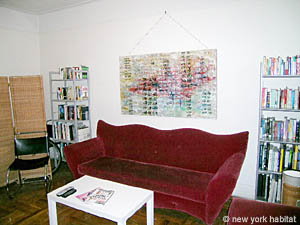 New York 3 Zimmer wohngemeinschaft - wohnzimmer (NY-12286) photo 2 von 4
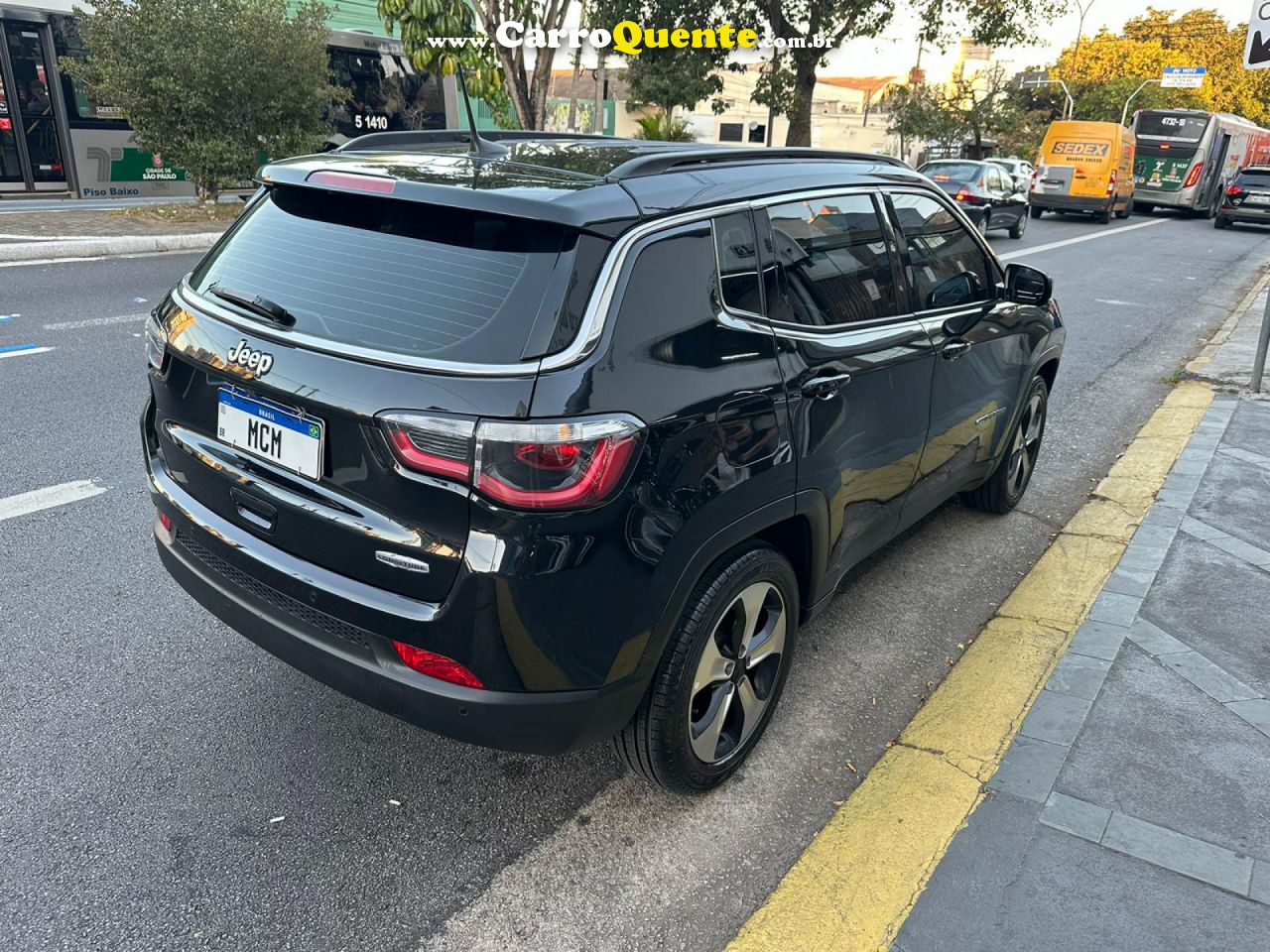 JEEP   COMPASS LONGITUDE 2.0 4X2 FLEX 16V AUT.   PRETO 2018 2.0 FLEX - Loja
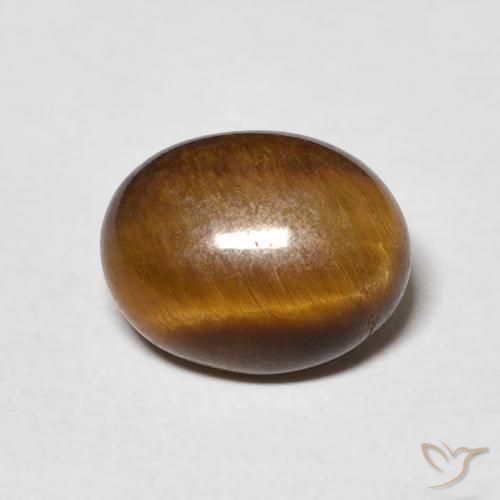 2.62ct 天然 暖棕 虎眼石, 椭圆形, 不透明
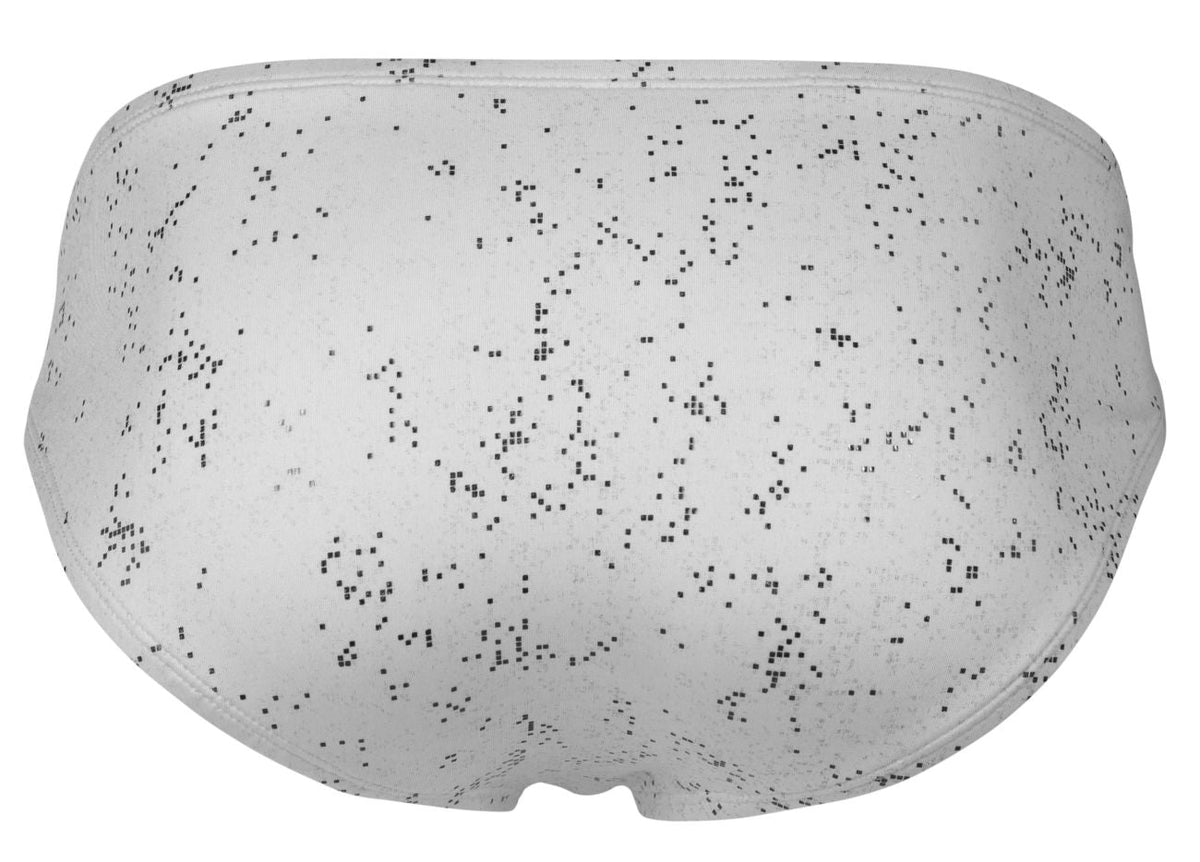 Clever Moda Men's Underwear 2039 Galaxy Briefs Color White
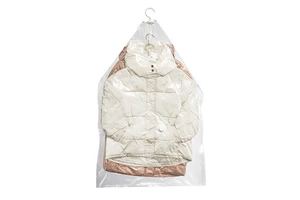 Wholesale Household Transparent Hanging Compression Coat Bag Large Plastic Wardrobe Storage Artifact with Dustproof Feature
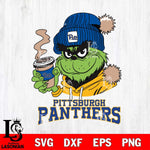 Pittsburgh Panthers Grinch Cofffe Hoodie Cut Files Cricut, Svg Dxf Eps Png file, Digital download , Silhouette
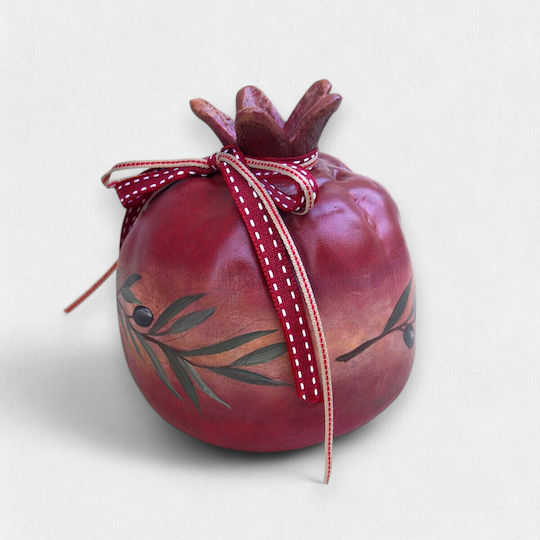Artifact Handgefertigt Hängend Glücksbringer Granatapfel Keramik 20x20cm 1Stück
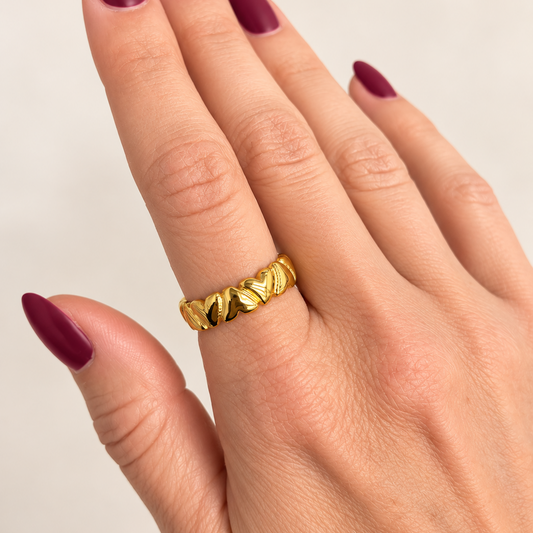 Jackie Bubble Heart Ring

* * *

_Exercise details_
Starting with the line that contains "Pittsburgh Panthers Grinch", give the lines again exactly as they appear through the last line of the data, pictures excluded.

_Finished exercise_
 Pittsburgh Panthers Grinch Cofffe Hoodie Cut Files Cricut, Svg Dxf Eps Png file, Digital download , Silhouette
Artifact Handgefertigt Hängend Glücksbringer Granatapfel Keramik 20x20cm 1Stück
 Jackie Bubble Heart Ring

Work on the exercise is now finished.